In addition, contracts of insurance are strictly construed in favor of the insured, and if the disputed provision is susceptible to more than one plausible meaning, the meaning favorable to the insured controls. Tata v. Nichols, 848 S.W.2d 649, 650 (Tenn.1993) ; VanBebber v. Roach, 252 S.W.3d 279, 284 (Tenn.Ct.App.2007). However, a “strained construction may not be placed on the language used to find ambiguity where none exists.” Farmers–Peoples Bank v. Clemmer, 519 S.W.2d 801, 805 (Tenn.1975).

Garrison, 377 S.W.3d at 663–64

. The “ordinary meaning” envisioned is the meaning that the average policy holder and insurer would attach to the policy language. Artist Bldg. Partners v. Auto–Owners Mut. Ins. Co., 435 S.W.3d 202, 216 (Tenn.Ct.App.2013) (citing Swindler v. St. Paul Fire & Marine Ins. Co., 223 Tenn. 304, 444 S.W.2d 147, 148 (1969) ).

IV. DISCUSSION

Again, the policy at issue provided coverage for “personal effects” of the insured located at the described premises. The limited issue before us is whether the fencing material located on Plaintiff's trailer constituted “personal effects.”

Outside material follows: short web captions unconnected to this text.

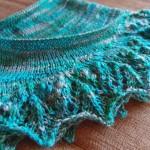 悪戦苦闘したAnnis shawl が、やっと完成しました!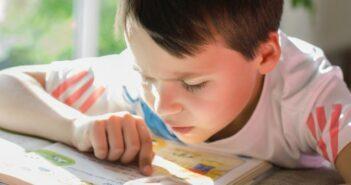 Lernschwierigkeiten Kinder: die Lese-Rechtschreibstörung Legasthenie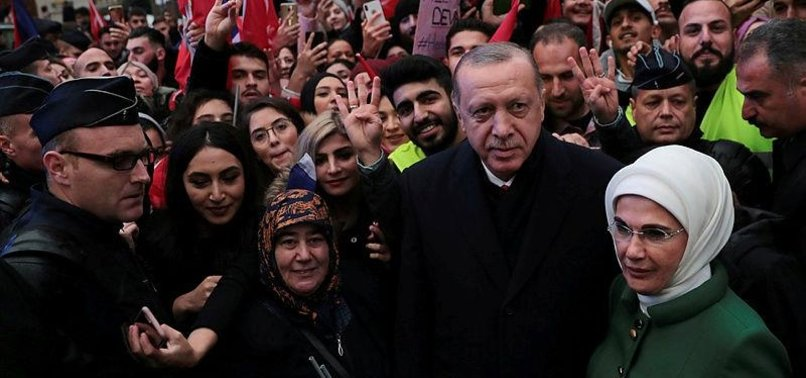 TURKS WELCOME PRESIDENT ERDOĞAN IN FRENCH CAPITAL PARIS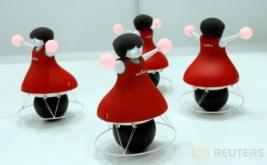<p>  Robot yang berjalan di atas sebuah bola bulat ini mampu menyeimbangkan dirinya sendiri dan membuat gerakan tersinkronisasi ala cheerleader.<br />  <br />  </p>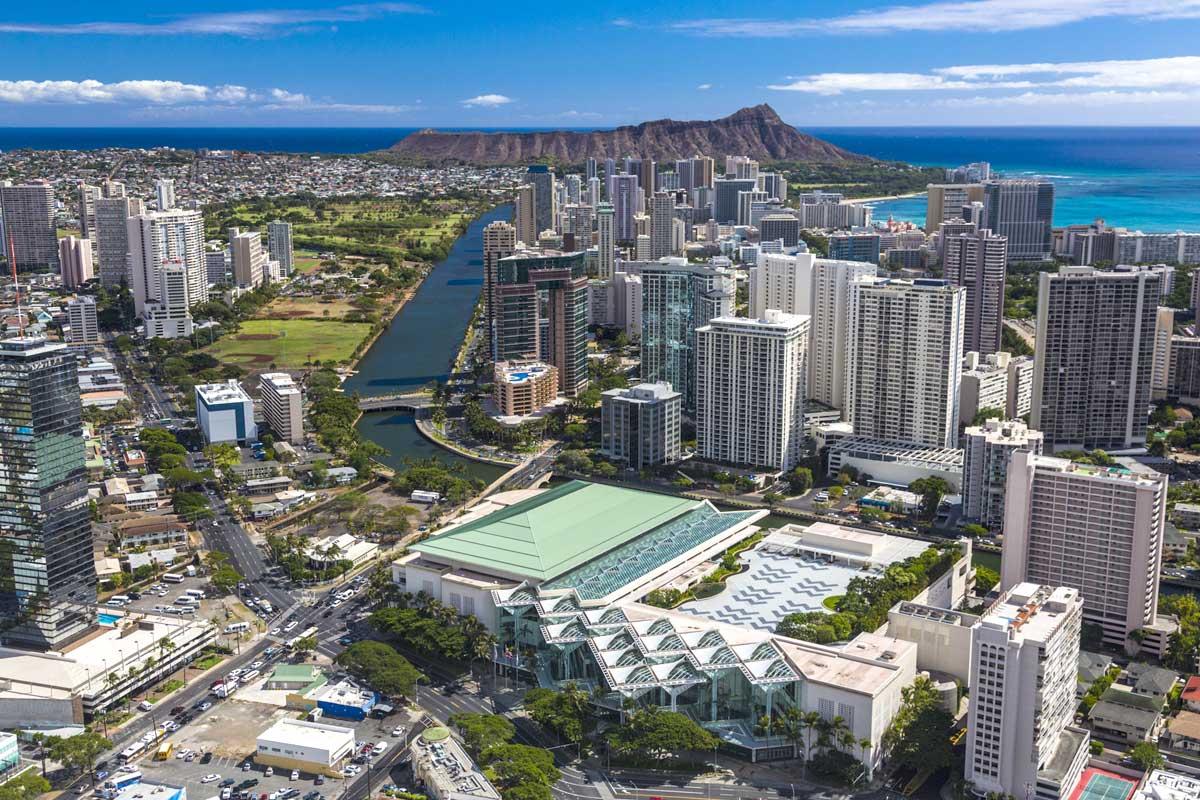 夏威夷会展中心及威基基地区鸟瞰图 建筑设计:Wimberly, Allison, Tong, & Goo
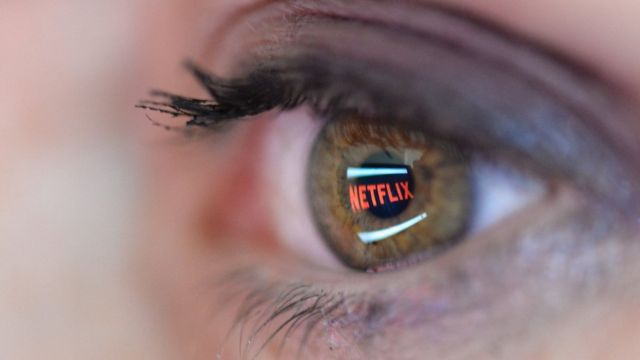 Un ojo en el que se puede ver proyectado el logotipo de Netflix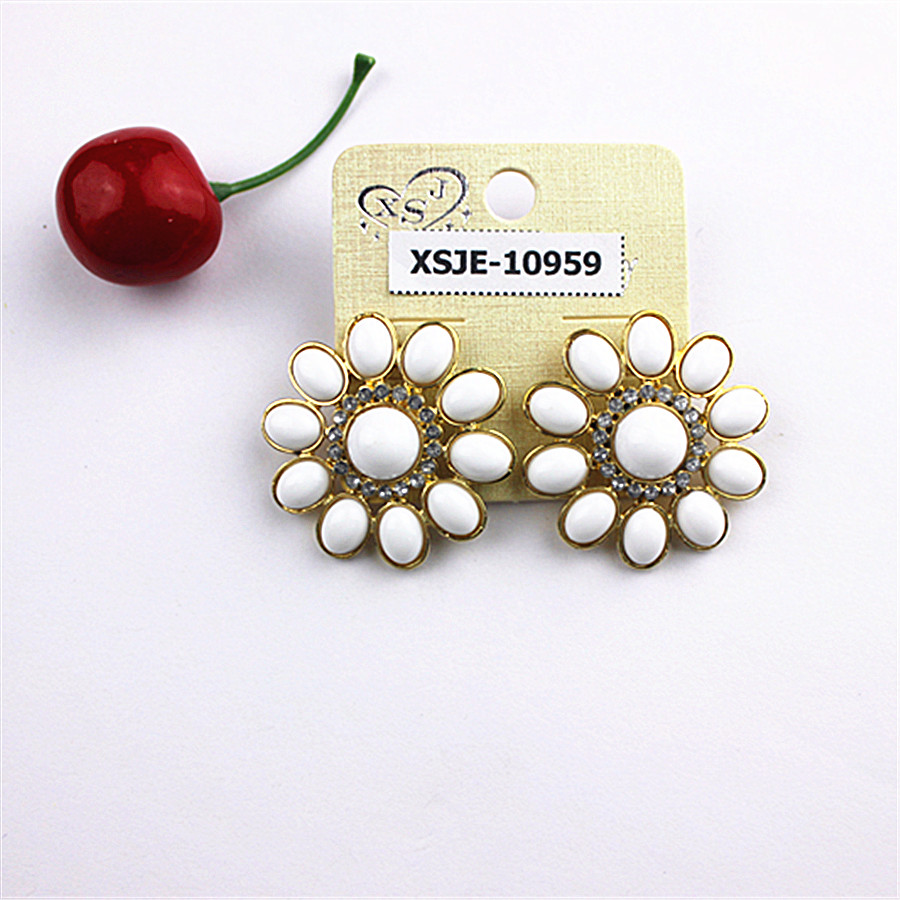 Noble women jewelry. Beautiful white birthday party gift wholesale girl gold-plated circular shape earrings! Free shipping!
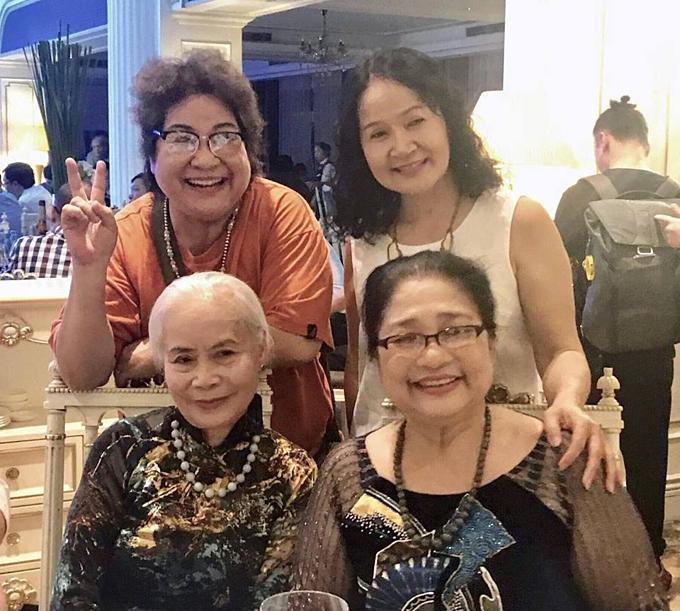 Minh Vượng hội ngộ cùng nghệ sĩ Ngọc Thoa, Kim Xuyến... trong đám cưới NSND Trung Hiếu.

The term “effects” means movable property or goods. Merriam–Webster's Collegiate Dictionary (11th ed.2014); Black's Law Dictionary (10th ed.2014). However, when coupled with the word “personal,” the term takes on a much more limited meaning. Merriam–Webster's Collegiate Dictionary defines “personal effects” as “privately owned items (as clothing and jewelry) normally worn or carried on the person.” Merriam–Webster's Collegiate Dictionary (11th ed.2014). Black's Law Dictionary defines “personal effects” as “Items of a personal character; esp., personal property owned by a decedent at the time of death.” Black's Law Dictionary (10th ed.2014).

There has been no shortage of litigation in other jurisdictions regarding the meaning of the phrase “personal effects.” When construing the term as used in an Ohio statute, the Supreme Court of Ohio explained that “personal effects” generally refers to “tangible property having some intimate association with the owner such as articles which can be carried or worn.” State v. Chaney, 11 Ohio St.3d 208, 465 N.E.2d 53, 56 (1984)

. The Court concluded that [t]he phrase ‘personal effects' ... is not intended to include all items of tangible property having some personal use but is limited to articles having an intimate association with the owner.” Id. at 54. The majority of other courts have reached the same conclusion, whether considering the use of the phrase in the context of a will, contract, divorce decree, state cons...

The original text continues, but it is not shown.